=== ACTIVITY ===
Continue the news story about the Missoula boy kept in Seattle by an infection, picking up right after its last paragraph.

=== STUDY TEXT ===
▽

Monday, November 13, 2006
Missoula boy too ill to return from Seattle
By VINCE DEVLIN of the Missoulian
Barry Simon's homecoming was delayed this week when a staph infection landed the Missoula boy back in Children's Hospital in Seattle.
The 12-year-old, who had received the OK from doctors to return home after 14 months in Seattle, will now have to spend Thanksgiving on the coast.
“Stuck again,” said his mother, Cindy Wamsley. “Barry is extremely disappointed. He so wanted to see all his friends.”
It is at least the 40th time Simon has had an infection interrupt his recovery from a bone marrow transplant made necessary by a rare disease called Fanconi anemia, according to his mother. But it reaffirmed her decision - opposed by Barry - to relocate to Seattle permanently after taking her son back to Missoula for a few weeks to see old friends - and to meet some of the new ones he knows only through the letters they've written him since his transplant.
“His sickness is so complicated, and things happen at the drop of a hat,” Wamsley said. To move home to Missoula would have meant frequent 400-mile round trips to Spokane for checkups with specialists, and turning to doctors with little or no experience with Fanconi anemia in times of emergencies.
“But we are coming home for a while,” Wamsley said. “We just don't know when now. We wanted to be there for Thanksgiving, because we have so much to be thankful for.”

△

=== DATA EXTRACT ===
▽

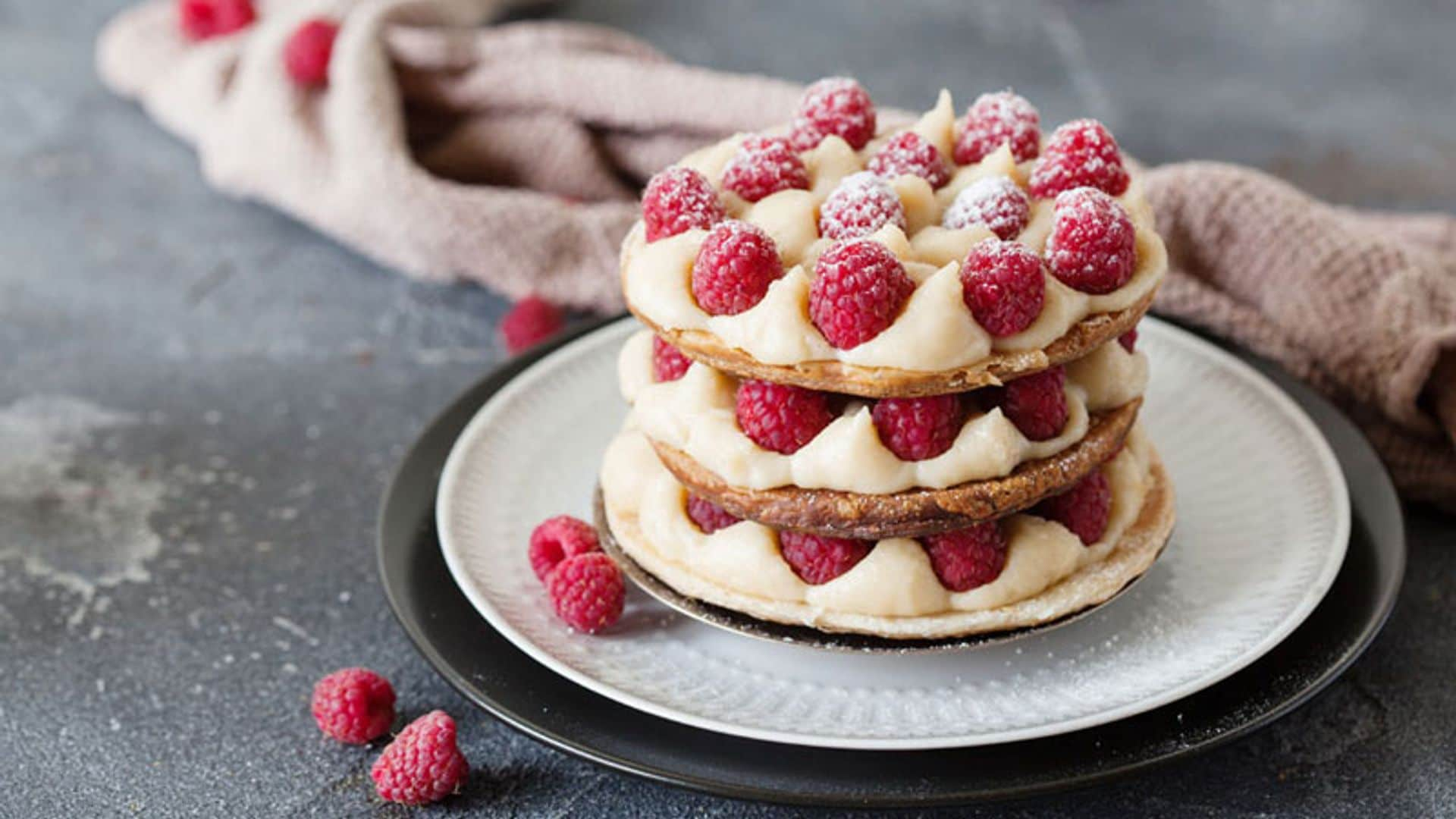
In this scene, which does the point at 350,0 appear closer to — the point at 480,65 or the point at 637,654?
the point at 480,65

△
▽

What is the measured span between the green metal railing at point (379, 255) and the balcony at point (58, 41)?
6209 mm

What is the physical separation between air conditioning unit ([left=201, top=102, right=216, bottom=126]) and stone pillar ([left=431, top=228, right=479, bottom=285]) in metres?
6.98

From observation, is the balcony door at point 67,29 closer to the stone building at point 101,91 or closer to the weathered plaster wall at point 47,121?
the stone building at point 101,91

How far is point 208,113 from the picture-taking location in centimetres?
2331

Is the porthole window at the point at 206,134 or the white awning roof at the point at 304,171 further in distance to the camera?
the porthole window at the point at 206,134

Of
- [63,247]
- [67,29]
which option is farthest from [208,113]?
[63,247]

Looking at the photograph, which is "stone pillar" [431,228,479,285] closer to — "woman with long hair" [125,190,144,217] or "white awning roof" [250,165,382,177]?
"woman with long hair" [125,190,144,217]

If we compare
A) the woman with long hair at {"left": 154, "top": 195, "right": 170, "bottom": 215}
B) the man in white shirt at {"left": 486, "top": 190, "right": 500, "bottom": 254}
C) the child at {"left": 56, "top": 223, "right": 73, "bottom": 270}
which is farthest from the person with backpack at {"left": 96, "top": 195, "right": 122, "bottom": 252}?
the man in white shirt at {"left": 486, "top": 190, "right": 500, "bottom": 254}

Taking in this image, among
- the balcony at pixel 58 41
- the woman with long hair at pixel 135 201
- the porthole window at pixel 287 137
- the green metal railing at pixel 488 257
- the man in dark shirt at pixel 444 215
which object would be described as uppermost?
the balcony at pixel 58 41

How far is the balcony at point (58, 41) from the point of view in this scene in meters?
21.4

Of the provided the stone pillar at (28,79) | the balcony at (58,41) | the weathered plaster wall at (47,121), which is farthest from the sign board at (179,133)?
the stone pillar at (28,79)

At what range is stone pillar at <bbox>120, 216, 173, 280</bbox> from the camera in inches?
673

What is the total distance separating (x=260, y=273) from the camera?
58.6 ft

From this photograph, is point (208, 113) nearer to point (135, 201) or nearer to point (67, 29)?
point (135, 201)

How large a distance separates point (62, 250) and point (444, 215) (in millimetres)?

△
▽

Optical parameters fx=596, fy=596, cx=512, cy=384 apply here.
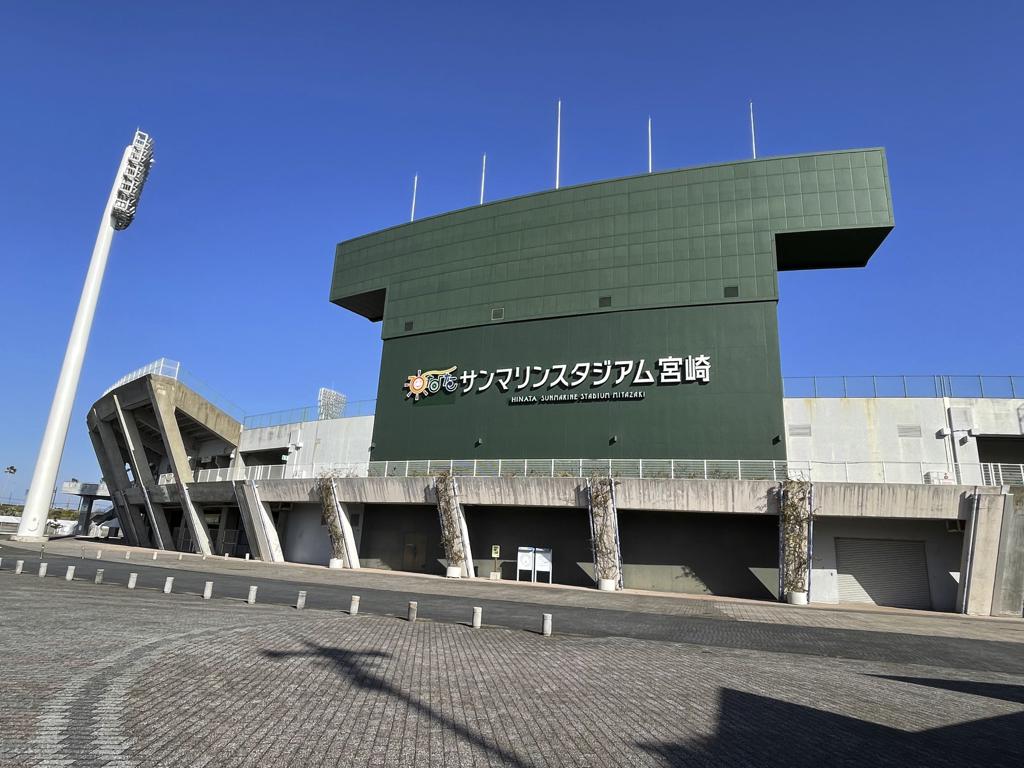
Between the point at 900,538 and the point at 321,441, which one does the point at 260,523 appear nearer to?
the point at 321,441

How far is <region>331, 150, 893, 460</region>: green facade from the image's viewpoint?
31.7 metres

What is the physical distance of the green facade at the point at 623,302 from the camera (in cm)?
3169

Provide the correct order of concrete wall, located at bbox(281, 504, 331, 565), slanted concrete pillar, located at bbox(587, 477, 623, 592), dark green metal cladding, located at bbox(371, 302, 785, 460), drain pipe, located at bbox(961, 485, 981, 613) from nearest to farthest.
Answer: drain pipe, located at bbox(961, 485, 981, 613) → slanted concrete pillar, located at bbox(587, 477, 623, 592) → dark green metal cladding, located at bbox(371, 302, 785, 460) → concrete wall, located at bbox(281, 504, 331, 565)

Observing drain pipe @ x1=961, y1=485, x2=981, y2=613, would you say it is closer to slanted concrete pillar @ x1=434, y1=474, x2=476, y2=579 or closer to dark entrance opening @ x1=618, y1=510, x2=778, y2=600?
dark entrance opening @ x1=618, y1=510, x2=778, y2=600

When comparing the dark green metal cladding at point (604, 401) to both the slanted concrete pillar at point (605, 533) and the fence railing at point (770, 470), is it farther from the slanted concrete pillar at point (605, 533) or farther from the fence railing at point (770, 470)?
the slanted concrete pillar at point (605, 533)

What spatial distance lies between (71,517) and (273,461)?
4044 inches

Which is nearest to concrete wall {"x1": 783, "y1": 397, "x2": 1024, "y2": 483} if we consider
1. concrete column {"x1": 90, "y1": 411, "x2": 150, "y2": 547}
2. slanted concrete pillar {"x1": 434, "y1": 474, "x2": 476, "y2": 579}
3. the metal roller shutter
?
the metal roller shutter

△

=== ANSWER FOR THIS EXERCISE ===
Wamsley had already rented a storage shed in Seattle to store the belongings they've accumulated since they arrived in August 2005, and had the phone turned on back at their home in Missoula, when tests earlier this week showed Simon's glucose level had ballooned to four times what it should be.
They had planned to leave Thursday, but it will now be weeks before they can make the trip. Barry's 15-year-old sister Brittany, who stayed with relatives in California during the early months of her brother's hospitalization, has since moved to Seattle and will also return home for a few weeks when Barry's health allows.
Fanconi anemia is a genetic disease caused when both parents carry the same defect in an FA gene. There is a one-in-a-million chance that any one person will carry the defect, making the odds of both parents carrying it astronomical.
Simon attended Missoula's Paxson Elementary School before being diagnosed with the disease.